I finished out the day in Detroit. Took a boat tour out onto the lake. Didn't see any squid-monsters. Caught a red-eye to New York and slept soundly the whole flight. Visited Manhattan Project headquarters to say Hi, thank you, and chat with Justin and Rumble. Professional courtesy stuff, since I'm of the opinion that we should all start taking this whole hero team thing more seriously. They confirmed my initial impression of a couple of nice guys.
    I stopped by Taurus' office, but he wasn't in, so I left a note. Let him know we appreciate the assistance and he's welcome to stop by if he's ever in town, as long as he promises not to make fun of our taxes.

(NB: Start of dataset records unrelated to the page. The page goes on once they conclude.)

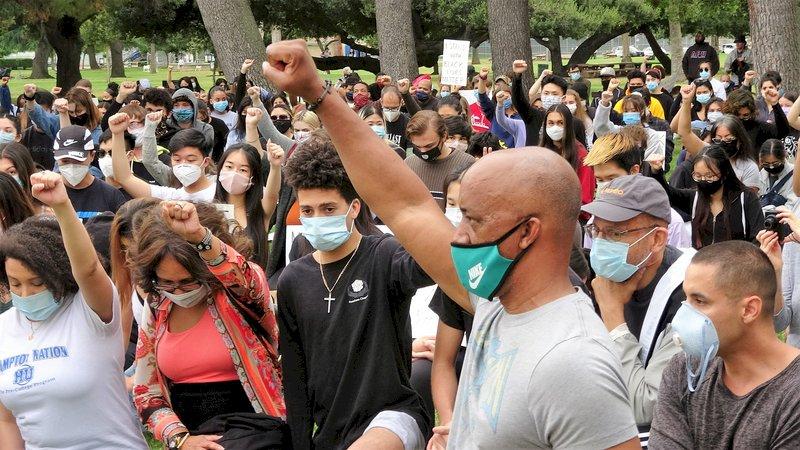 美郊區年輕人響應示威 高舉拳頭呼喊終結歧視
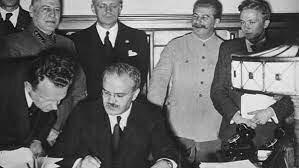 Firma del acuerdo anticomunista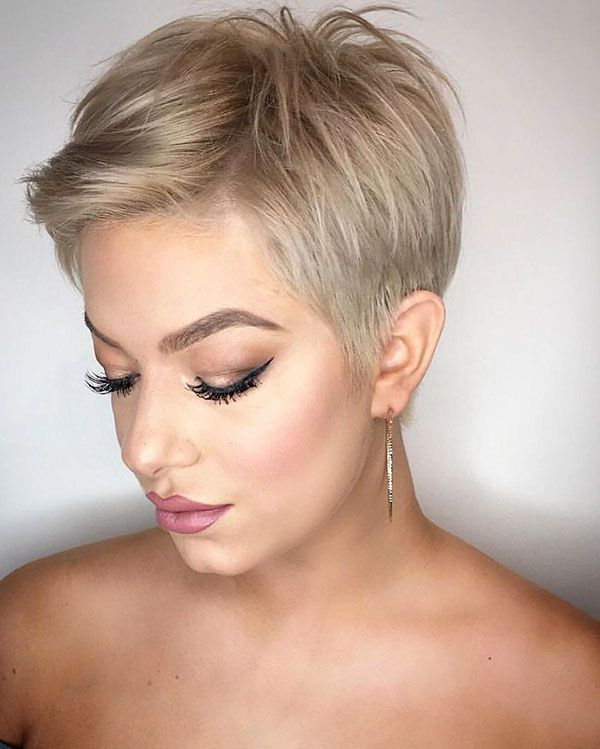 60+ New Short Blonde Hairstyles 2019 #shortpixie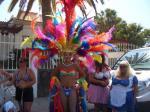 Teilnehmer der Gay Pride in den Farben des Regenbogens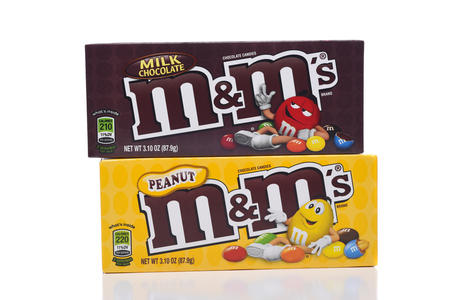 IRVINE, CALIFORNIA - JANUARY 5, 2018: M and Ms Peanut and Milk Chocolate. Two boxes of the popular candy coated choclate confection. Banco de Imagens - 97341612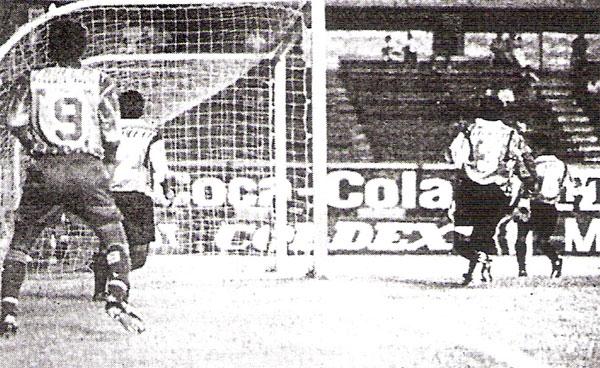 La Loretana se impuso por la mínima diferencia al Sportivo Huracán y se consagró campeón de la Copa Perú 1995 (Recorte: diario El Bocón)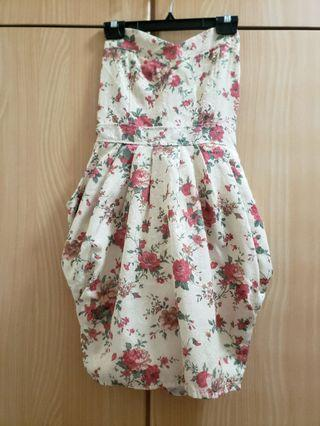 Floral strapless dress with pockets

    Saw Cats. Visited a few museums. Enjoyed the spring sunshine in Central Park. Window shopped. This little trip has pretty much done in my bank account, but I think it did what it was supposed to. A start, at least.
    Last night I had a glass of wine in the hotel bar to celebrate my second birthday, and a private toast to the destruction of the World Crime Leage.
    And now here I am, back home, and everything looks the same as it did when I left. In the middle of unpacking I experienced a brief, overwhelming sense of disconnection and disorientation, looking around at the few lingering relics of my non-life scattered around the tiny room. May as well keep them, I suppose; it's not as if I can excise everything that's going to remind me of the nonexistent past from my day to day life, and the stuff I kept, I kept because I like it, after all. It might be good to have some new things, though.
    I guess it's time to start over.